Voitures flambantes de la St Sylvestre. RAS.

Bien sûr, Covid oblige, ce fut une nuit de la Saint Sylvestre inhabituelle.
Les contraintes sanitaires émises par le gouvernement ont été largement suivies, et les attroupements traditionnels de fêtards du bout de l’an nettement moins nombreux.

Ce qui aura probablement été salutaire pour quelques centaines de voitures garées dans les rues de nos villes françaises, et qui, depuis fort longtemps, sont habituellement incendiées par quelques voyous qui ne trouvent rien de mieux pour marquer le premier jour de l’année. Un phénomène qui, on peut au moins l’espérer, aura été moindre cette fois-ci.
Mais qui, bon an mal, est devenu quasiment une tradition indéracinable de la France profonde, au moins dans certains quartiers. Et qui, plus extraordinaire encore, est aujourd’hui quelque chose de banal et fatal à la fois, contre lequel personne ne peut rien.
Avec, tout aussi traditionnel, un comptage exposé devant les médias par les responsables politiques, notamment le ministère de l’Intérieur.
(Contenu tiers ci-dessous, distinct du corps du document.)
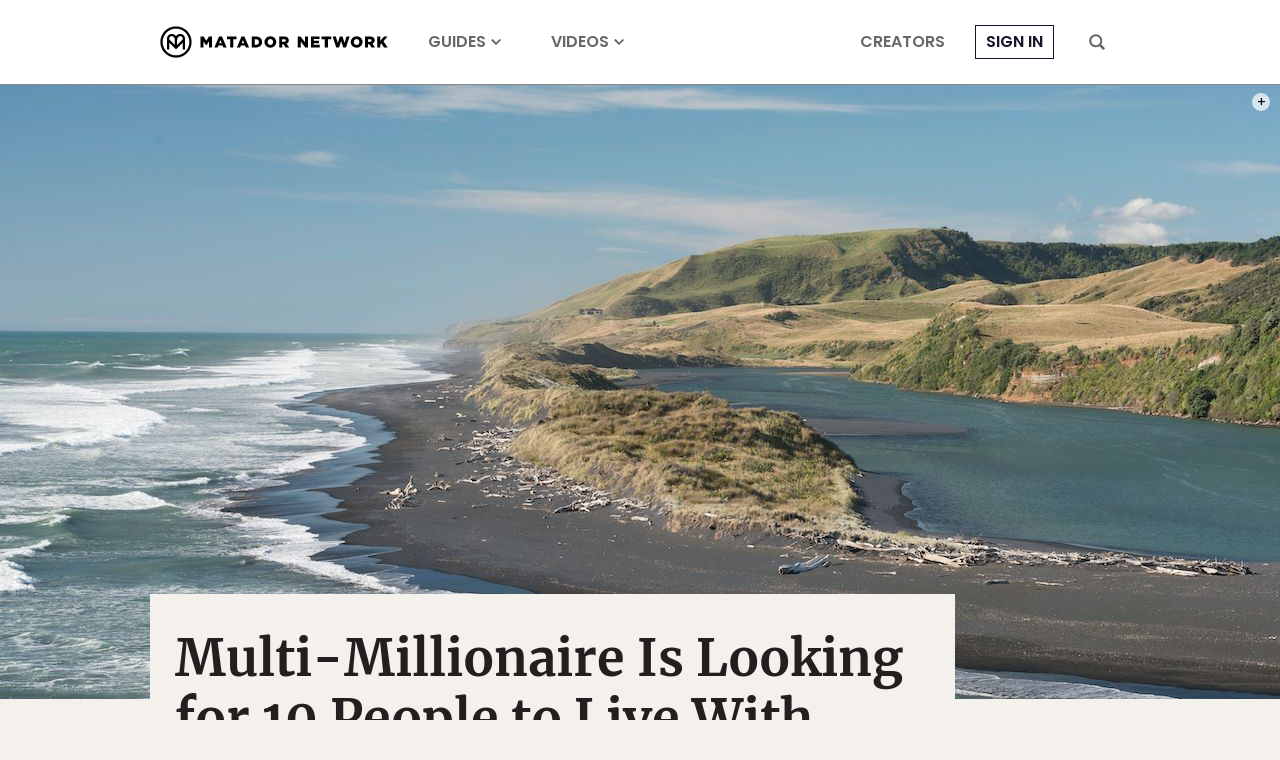

--- FILE ---
content_type: text/html; charset=utf-8
request_url: https://www.google.com/recaptcha/api2/aframe
body_size: 266
content:
<!DOCTYPE HTML><html><head><meta http-equiv="content-type" content="text/html; charset=UTF-8"></head><body><script nonce="v0y2hx7uZMYOiXyox1AmJA">/** Anti-fraud and anti-abuse applications only. See google.com/recaptcha */ try{var clients={'sodar':'https://pagead2.googlesyndication.com/pagead/sodar?'};window.addEventListener("message",function(a){try{if(a.source===window.parent){var b=JSON.parse(a.data);var c=clients[b['id']];if(c){var d=document.createElement('img');d.src=c+b['params']+'&rc='+(localStorage.getItem("rc::a")?sessionStorage.getItem("rc::b"):"");window.document.body.appendChild(d);sessionStorage.setItem("rc::e",parseInt(sessionStorage.getItem("rc::e")||0)+1);localStorage.setItem("rc::h",'1770074252084');}}}catch(b){}});window.parent.postMessage("_grecaptcha_ready", "*");}catch(b){}</script></body></html>

--- FILE ---
content_type: application/javascript
request_url: https://prism.app-us1.com/?a=90963874&u=https%3A%2F%2Fmatadornetwork.com%2Fread%2Fmillionaire-looking-people-live-new-zealand%2F
body_size: 123
content:
window.visitorGlobalObject=window.visitorGlobalObject||window.prismGlobalObject;window.visitorGlobalObject.setVisitorId('fe522788-d0ec-43bb-bf76-74c4083be98b', '90963874');window.visitorGlobalObject.setWhitelistedServices('tracking', '90963874');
Dans le but essentiel de démontrer que le nombre de voitures incendiées volontairement est inférieur à celui de l’année précédente, prouvant ainsi irréfutablement que le ministre de l’Intérieur est meilleur que le précédent.
Et, comble de la farce, les médias reprennent en chœur ces chiffres aussi banalement que les températures annoncées par la météo.

Peut-être certains se souviendront-ils de quelques statistiques anciennes de voitures calcinées de la Saint Sylvestre ? Pour ma part, je n’ai pas oublié que ce nombre approchait souvent le millier.
Du moins à l’époque où le ministère publiait lui-même les chiffres. Car c’est fini. Depuis quelques années d’ailleurs. Tout récemment, l’actuel ministre, M. Darmanin faisait semblant d’inventer quelque chose en dévoilant qu’il ne dévoilerait plus aucun chiffre sur cette hécatombe automobile habituelle. Au motif que cela incite les incendiaires, rarement sanctionnés, il faut le souligner, à faire de la surenchère d’une année sur l’autre.
Sauf que, ce genre de black-out, de rétention de l’information, date déjà de quelques années. Mais ça aussi c’est une tradition chez nos politiques : on considère que les citoyens ont la mémoire courte, et on leur ressort des plats réchauffés en prétendant qu’on vient d’en inventer la recette.
Reste que sur le fond, rien n’a changé. Même si elles ont probablement été moins nombreuses à cause du couvre-feu, il y a bien eu des voitures brulées, et ça n’a pas provoqué plus d’émotion  que de coutume.
La preuve : nos départements de l’Aude et des PO, qui sont loin d’être parmi les pires dans ce domaine. Dans l’Aude, selon l’Indépendant de ce 2 janvier, 3 voitures brulées à Carcassonne, 2 à Narbonne. A Perpignan, du côté des services de l’Etat on admet quelques voitures brulées, avec ce commentaire : « aucune violence ou dégradation urbaine à signaler dans le département ».
Traduction en langage populaire: une voiture brulée la nuit de la Saint Sylvestre, ce n’est pas une dégradation urbaine. Comme je le disais au début de cette chronique, c’est un phénomène traditionnel et banal.
Sauf, bien entendu… pour les pauvres types qui se trouvent être les propriétaires de ces véhicules.

Allez, bonne année et rendez-vous au 1 janvier 2022.